Exercise aim — Rewrite the items from the line with "What is the measurable" to the line with "5504 millimetres", replacing "separating" with "between" and leaving everything else unchanged.

------ Information supplied ------

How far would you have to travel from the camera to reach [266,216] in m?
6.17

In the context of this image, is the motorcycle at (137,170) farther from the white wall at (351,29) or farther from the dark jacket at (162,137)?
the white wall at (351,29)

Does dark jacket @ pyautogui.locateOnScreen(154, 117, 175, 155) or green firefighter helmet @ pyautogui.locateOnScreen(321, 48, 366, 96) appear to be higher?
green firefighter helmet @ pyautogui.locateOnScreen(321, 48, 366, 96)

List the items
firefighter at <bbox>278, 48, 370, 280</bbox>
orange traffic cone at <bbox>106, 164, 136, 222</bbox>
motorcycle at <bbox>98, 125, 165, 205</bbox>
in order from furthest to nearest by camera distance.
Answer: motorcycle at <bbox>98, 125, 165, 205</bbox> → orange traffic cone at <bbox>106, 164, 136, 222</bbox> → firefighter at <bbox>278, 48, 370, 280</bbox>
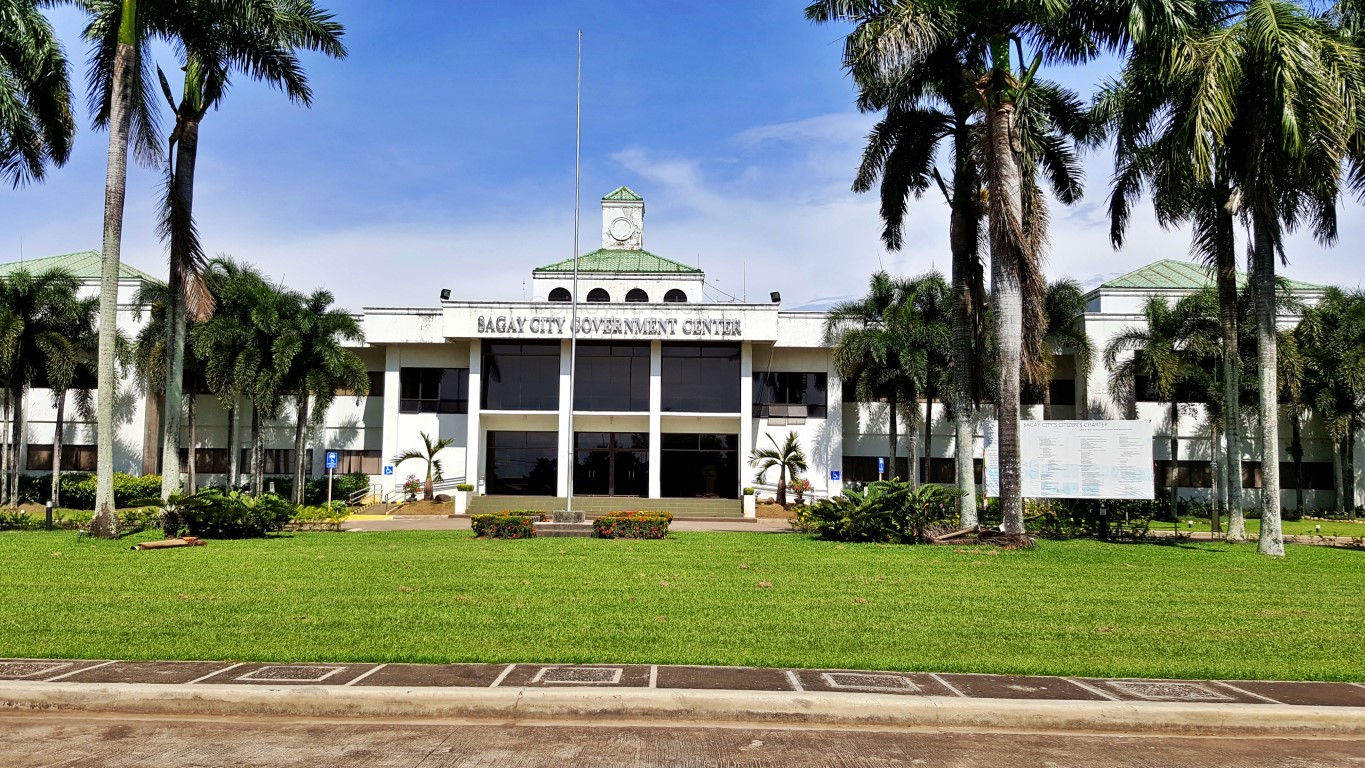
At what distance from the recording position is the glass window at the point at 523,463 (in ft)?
124

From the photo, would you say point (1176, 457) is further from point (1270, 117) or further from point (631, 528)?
point (631, 528)

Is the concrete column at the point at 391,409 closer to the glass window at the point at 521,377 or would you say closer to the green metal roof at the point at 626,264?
the glass window at the point at 521,377

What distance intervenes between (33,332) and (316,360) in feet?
31.8

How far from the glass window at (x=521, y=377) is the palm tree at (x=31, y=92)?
1757 centimetres

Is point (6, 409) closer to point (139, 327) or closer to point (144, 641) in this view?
point (139, 327)

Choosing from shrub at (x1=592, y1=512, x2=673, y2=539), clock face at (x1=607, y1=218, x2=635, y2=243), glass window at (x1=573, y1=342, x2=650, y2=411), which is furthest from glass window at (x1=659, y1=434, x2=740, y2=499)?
shrub at (x1=592, y1=512, x2=673, y2=539)

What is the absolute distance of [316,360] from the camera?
1394 inches

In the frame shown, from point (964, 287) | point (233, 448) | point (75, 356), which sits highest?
point (964, 287)

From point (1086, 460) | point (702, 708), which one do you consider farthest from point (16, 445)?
point (702, 708)

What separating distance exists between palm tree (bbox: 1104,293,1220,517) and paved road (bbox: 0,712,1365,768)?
29996mm

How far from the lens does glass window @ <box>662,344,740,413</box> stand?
1467 inches

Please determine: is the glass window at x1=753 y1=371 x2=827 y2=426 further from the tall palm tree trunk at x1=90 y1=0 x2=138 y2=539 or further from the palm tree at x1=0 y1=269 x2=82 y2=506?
the palm tree at x1=0 y1=269 x2=82 y2=506

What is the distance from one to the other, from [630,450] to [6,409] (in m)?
23.6

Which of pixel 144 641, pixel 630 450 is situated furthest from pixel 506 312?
pixel 144 641
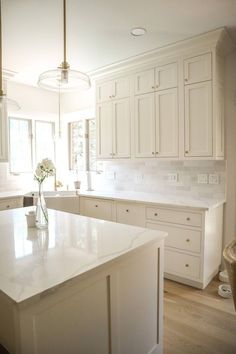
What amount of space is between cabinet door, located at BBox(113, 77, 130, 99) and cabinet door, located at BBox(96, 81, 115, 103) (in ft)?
0.18

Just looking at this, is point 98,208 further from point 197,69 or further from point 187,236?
point 197,69

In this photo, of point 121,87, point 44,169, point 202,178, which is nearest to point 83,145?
point 121,87

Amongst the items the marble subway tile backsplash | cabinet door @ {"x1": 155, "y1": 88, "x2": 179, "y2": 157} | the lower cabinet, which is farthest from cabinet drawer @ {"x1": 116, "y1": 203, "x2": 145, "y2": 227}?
cabinet door @ {"x1": 155, "y1": 88, "x2": 179, "y2": 157}

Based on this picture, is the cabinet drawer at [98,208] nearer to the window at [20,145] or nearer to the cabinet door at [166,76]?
the window at [20,145]

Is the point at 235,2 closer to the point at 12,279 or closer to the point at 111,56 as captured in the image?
the point at 111,56

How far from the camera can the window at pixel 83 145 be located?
169 inches

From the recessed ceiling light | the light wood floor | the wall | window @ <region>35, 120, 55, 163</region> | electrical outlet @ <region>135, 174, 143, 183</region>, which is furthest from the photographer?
window @ <region>35, 120, 55, 163</region>

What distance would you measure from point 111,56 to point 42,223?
222cm

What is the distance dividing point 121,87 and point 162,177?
133cm

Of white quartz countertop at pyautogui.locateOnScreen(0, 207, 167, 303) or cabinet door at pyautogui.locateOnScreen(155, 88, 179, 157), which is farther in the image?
cabinet door at pyautogui.locateOnScreen(155, 88, 179, 157)

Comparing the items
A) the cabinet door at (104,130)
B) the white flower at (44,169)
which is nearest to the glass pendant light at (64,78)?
the white flower at (44,169)

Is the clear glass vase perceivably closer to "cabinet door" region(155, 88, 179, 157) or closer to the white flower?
the white flower

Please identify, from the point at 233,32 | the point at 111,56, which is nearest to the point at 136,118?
the point at 111,56

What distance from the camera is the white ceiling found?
6.68 ft
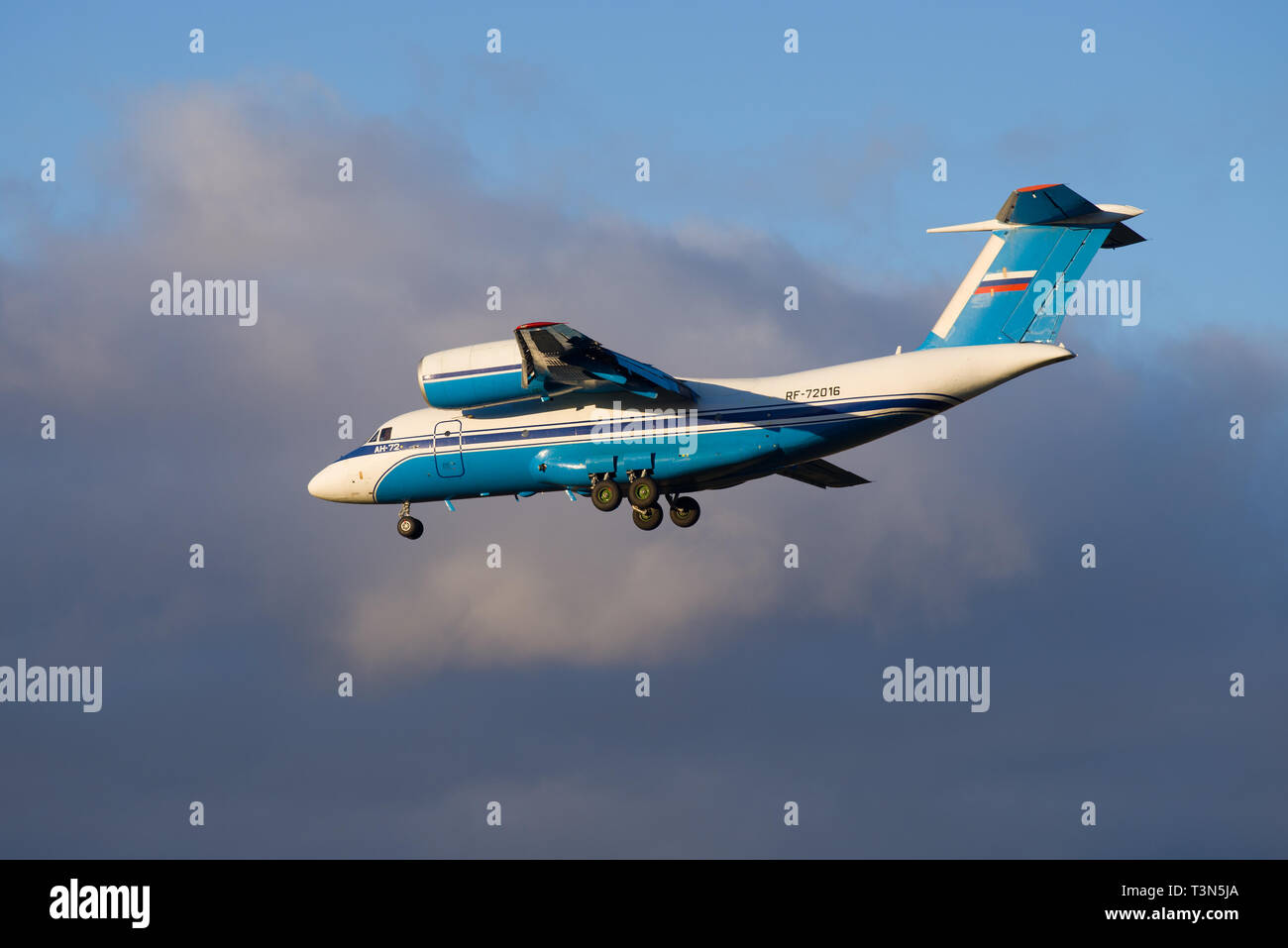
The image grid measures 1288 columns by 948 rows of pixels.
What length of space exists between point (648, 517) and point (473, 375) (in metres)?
3.76

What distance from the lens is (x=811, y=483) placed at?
99.2 feet

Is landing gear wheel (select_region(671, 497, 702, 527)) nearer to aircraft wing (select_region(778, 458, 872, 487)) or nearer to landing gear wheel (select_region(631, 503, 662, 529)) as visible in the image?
landing gear wheel (select_region(631, 503, 662, 529))

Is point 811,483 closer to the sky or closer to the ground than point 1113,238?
closer to the ground

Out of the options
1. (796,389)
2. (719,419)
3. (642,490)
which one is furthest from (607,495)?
(796,389)

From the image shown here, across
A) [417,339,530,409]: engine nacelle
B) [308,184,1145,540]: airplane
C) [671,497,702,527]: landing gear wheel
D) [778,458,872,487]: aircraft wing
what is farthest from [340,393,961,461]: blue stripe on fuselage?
[778,458,872,487]: aircraft wing

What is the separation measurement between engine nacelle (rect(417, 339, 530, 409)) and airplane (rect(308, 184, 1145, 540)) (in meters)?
0.02

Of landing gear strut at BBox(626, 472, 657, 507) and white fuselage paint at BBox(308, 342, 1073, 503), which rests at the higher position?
white fuselage paint at BBox(308, 342, 1073, 503)

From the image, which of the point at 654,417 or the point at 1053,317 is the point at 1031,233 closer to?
the point at 1053,317

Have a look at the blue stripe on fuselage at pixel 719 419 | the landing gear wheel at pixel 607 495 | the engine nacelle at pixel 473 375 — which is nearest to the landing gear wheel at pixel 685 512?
the landing gear wheel at pixel 607 495

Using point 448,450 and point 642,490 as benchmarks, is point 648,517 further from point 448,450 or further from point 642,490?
point 448,450

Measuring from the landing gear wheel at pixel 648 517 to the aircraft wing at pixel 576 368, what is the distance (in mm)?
1918

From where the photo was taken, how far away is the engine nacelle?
25.3 metres
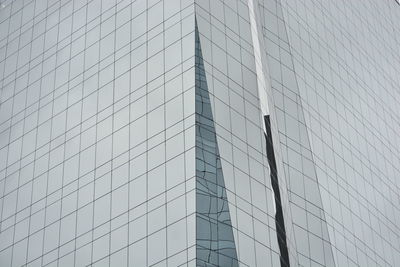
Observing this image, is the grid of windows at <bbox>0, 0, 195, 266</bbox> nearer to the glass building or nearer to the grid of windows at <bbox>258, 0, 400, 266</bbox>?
the glass building

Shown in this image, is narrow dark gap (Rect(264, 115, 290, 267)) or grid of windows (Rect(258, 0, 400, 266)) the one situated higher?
grid of windows (Rect(258, 0, 400, 266))

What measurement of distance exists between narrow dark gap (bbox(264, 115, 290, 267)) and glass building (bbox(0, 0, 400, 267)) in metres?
0.19

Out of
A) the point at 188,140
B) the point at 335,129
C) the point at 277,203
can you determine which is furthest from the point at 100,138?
the point at 335,129

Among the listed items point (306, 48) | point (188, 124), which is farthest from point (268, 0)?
point (188, 124)

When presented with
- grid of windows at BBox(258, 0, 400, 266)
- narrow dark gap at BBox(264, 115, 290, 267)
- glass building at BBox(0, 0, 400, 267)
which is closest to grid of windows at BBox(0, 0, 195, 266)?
glass building at BBox(0, 0, 400, 267)

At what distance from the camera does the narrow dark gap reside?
65250mm

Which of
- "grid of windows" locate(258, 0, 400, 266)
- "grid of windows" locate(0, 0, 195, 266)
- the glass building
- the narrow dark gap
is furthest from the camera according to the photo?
"grid of windows" locate(258, 0, 400, 266)

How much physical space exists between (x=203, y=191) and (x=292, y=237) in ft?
39.5

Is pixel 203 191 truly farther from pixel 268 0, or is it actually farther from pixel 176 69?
pixel 268 0

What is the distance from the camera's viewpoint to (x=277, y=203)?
221 feet

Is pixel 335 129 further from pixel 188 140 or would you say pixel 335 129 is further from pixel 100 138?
pixel 188 140

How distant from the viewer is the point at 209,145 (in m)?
63.0

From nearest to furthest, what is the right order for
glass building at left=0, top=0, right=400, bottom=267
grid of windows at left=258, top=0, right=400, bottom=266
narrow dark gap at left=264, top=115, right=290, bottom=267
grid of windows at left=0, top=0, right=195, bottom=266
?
glass building at left=0, top=0, right=400, bottom=267, grid of windows at left=0, top=0, right=195, bottom=266, narrow dark gap at left=264, top=115, right=290, bottom=267, grid of windows at left=258, top=0, right=400, bottom=266

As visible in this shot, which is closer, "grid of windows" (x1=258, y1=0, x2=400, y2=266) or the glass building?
the glass building
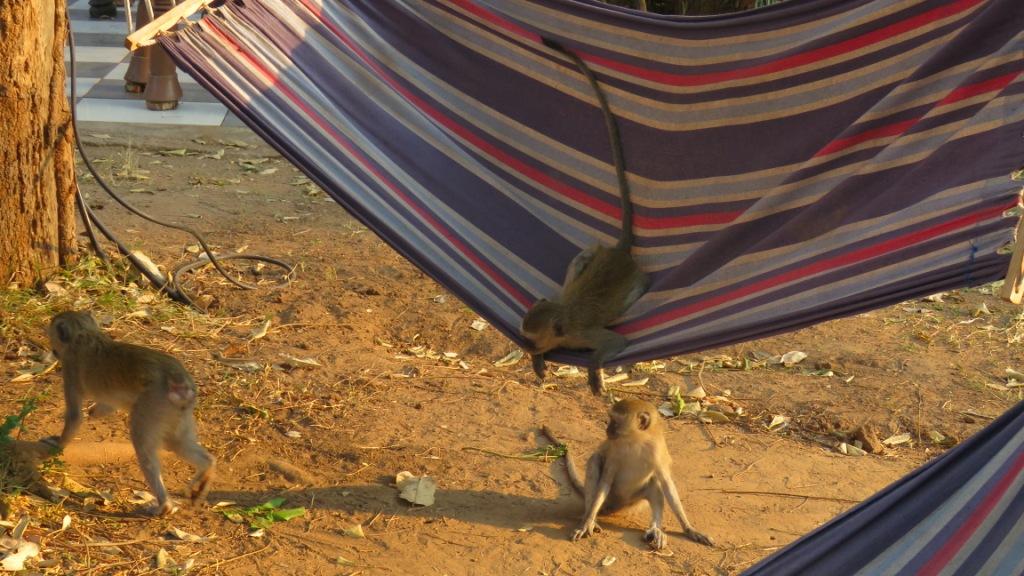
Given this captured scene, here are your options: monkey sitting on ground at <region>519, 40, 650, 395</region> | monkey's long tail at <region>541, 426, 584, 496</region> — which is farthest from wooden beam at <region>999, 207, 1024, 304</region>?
monkey's long tail at <region>541, 426, 584, 496</region>

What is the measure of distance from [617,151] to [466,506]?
1463mm

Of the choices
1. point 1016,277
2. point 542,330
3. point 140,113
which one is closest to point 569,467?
point 542,330

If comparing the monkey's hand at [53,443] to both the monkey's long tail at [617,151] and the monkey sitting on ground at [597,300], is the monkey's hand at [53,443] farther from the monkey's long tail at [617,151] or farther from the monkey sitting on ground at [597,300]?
the monkey's long tail at [617,151]

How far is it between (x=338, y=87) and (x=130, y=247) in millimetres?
2355

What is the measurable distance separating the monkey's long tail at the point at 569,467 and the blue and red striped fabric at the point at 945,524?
6.69ft

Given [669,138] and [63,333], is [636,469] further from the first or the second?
[63,333]

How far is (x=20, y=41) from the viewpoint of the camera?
5504 millimetres

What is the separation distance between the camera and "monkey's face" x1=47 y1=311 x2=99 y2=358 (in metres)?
4.28

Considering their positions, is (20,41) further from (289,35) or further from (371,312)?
(371,312)

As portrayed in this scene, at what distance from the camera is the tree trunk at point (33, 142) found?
5508mm

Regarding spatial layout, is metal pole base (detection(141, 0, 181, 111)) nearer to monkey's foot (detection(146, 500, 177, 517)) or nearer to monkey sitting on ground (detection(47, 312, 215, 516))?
monkey sitting on ground (detection(47, 312, 215, 516))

------

Output of the exercise —
What is the measurable distance between the monkey's long tail at the point at 569,467 and the blue and red striped fabric at the point at 945,524?
6.69ft

Given [669,138] and [63,333], is [636,469] further from the first or the second?
[63,333]

How far is (x=20, y=41) from the viewpoint of the camera?
5504 millimetres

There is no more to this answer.